# Skipping school/classes...



## Your dreaming WAKE UP (Feb 11, 2012)

How often do you skip your classes?
I'm a junior and I take independent study (great for SA).
I have to go to school tomorrow but I'm still so anxious... :afr
Why do I get like this?! :no I'm pretty smart, I guess; I have a 4.0 GPA. 
And I've procrastinated so much this week, there's no point in going because I basically have nothing to turn in... Oh well.. I'll get it done this week.. :|


----------



## george480 (Aug 5, 2010)

There were two classed I skipped the whole semester - I was afraid that we might be doing group work. Chances are we probably weren't going to do group work, but I still decided to skip just in case.


----------



## RawrJessiRawr (Nov 3, 2010)

When I was in high school I would skip all the time but only because I didn't want to do certain things that would make me have a panic attack like... Presentations, ect.


----------



## Unexist (Jan 30, 2012)

I took 8 weeks off worth of school last year from just staying home because I couldn't get myself to go.. I'm lucky my parents worked earlier than I left for school and came back after it finished, but it did catch up to me and I pretty much can't take another day off for the rest of this year :/ I still have those days where I wish I could just be alone but I guess it's better just being there to help get over my SA a little bit I suppose


----------



## squall78 (Feb 17, 2012)

The only thing willing myself at times to go to class was the fact I paid for them.... even then I skipped my fair share because I didn't want to deal with people.


----------



## Secretaz (Sep 10, 2011)

Lately I have skipped a lot of classes, it just feels so uncomfortable to be there when I know that the other kids dislike me and so on.
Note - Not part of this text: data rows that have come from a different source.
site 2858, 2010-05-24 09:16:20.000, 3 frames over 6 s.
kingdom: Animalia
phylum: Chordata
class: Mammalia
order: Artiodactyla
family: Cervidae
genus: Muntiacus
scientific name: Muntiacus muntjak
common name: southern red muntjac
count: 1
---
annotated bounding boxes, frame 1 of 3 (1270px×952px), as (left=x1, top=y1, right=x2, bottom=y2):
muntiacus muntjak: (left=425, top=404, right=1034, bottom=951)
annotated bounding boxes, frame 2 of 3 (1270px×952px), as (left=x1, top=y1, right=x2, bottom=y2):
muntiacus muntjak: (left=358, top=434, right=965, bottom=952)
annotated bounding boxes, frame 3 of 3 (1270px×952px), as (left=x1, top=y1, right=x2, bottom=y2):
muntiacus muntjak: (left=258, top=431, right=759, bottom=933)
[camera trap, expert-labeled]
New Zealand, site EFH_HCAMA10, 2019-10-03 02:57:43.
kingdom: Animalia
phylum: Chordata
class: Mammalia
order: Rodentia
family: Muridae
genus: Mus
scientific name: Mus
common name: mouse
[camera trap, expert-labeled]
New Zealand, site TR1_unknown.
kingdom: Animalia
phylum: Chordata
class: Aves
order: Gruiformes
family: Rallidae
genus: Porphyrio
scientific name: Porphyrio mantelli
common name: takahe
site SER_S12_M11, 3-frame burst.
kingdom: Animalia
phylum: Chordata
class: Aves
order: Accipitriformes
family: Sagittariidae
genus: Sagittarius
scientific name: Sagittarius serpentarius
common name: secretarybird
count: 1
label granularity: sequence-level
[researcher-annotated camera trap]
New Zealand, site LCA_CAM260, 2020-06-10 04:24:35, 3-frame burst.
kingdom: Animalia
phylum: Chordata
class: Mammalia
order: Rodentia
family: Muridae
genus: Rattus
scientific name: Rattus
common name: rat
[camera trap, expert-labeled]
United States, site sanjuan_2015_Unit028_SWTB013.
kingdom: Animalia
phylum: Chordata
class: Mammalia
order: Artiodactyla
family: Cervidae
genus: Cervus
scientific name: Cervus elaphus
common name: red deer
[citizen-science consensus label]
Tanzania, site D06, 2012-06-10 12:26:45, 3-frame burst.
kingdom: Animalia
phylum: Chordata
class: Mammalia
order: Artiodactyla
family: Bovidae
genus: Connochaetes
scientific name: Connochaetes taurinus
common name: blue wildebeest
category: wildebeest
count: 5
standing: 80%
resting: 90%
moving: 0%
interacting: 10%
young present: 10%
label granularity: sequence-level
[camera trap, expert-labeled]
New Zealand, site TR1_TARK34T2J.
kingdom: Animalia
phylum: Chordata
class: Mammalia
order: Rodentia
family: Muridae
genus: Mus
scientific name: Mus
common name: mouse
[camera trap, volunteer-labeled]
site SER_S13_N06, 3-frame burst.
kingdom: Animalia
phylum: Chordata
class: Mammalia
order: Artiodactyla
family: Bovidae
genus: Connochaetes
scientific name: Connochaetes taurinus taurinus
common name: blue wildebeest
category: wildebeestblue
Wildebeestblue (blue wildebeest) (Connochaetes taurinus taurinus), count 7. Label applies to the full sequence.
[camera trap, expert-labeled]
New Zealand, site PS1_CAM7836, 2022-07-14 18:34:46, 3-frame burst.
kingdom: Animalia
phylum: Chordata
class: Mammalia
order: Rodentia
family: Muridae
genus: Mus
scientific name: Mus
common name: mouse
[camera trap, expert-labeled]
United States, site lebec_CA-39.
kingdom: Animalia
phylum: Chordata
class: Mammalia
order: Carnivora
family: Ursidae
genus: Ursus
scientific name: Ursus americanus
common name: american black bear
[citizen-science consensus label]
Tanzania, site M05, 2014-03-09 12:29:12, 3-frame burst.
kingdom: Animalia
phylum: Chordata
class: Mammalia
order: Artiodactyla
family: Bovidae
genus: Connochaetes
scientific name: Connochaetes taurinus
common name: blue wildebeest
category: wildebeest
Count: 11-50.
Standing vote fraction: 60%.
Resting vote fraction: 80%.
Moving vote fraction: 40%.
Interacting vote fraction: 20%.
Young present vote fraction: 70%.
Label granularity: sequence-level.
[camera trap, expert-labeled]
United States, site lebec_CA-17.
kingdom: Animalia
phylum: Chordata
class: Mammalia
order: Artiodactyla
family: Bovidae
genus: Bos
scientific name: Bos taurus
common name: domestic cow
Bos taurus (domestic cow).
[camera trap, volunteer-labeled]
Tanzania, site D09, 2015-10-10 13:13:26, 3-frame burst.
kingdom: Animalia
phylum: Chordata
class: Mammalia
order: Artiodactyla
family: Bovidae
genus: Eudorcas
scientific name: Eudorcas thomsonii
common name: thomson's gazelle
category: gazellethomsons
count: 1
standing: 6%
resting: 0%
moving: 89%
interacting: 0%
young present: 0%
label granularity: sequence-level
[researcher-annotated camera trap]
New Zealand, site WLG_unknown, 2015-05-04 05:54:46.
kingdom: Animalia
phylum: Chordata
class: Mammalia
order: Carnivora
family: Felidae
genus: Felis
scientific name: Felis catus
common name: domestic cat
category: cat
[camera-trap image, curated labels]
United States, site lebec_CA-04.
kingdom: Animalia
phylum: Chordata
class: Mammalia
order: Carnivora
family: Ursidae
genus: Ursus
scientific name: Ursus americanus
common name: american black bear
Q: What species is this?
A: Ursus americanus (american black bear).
I have to deal with them every day and I can't stand it, they treat me like I was just a piece of shıt.


----------



## Janine25 (Feb 11, 2012)

I think students should not be forced to do oral presentations if they really don't want to. Most people with sa will probably never be public speakers anyway. Wonder if you can get a doctor's note to get out of them because of sa?:hide


----------



## TheQuietGirl20 (Feb 20, 2012)

What is independent study?


----------



## Your dreaming WAKE UP (Feb 11, 2012)

TheQuietGirl20 said:


> What is independent study?


"
Independent study is a different way of learning. In independent study, a student is guided by a teacher but usually does not take classes with other students every day. The student works independently.
Independent study is available to children and adults. Many school districts offer this type of education, but some do not. Students who participate in independent study take the same courses as students in regular classes.
School districts cannot force students into independent study programs; students and parents choose this type of study on their own. Independent study programs are designed to help students who have health problems, are parents, are gifted, are working, or who find that regular classroom settings do not meet their needs."

Perfect for SA.


----------



## Propaganda (Oct 26, 2010)

In highschool I skipped most my senior year, no biggie.

In junior college skipping classed has considerable consequences. Not worth it, especially if one wants to have a high GPA.


----------



## TheQuietGirl20 (Feb 20, 2012)

Sounds cool. Is it online?


----------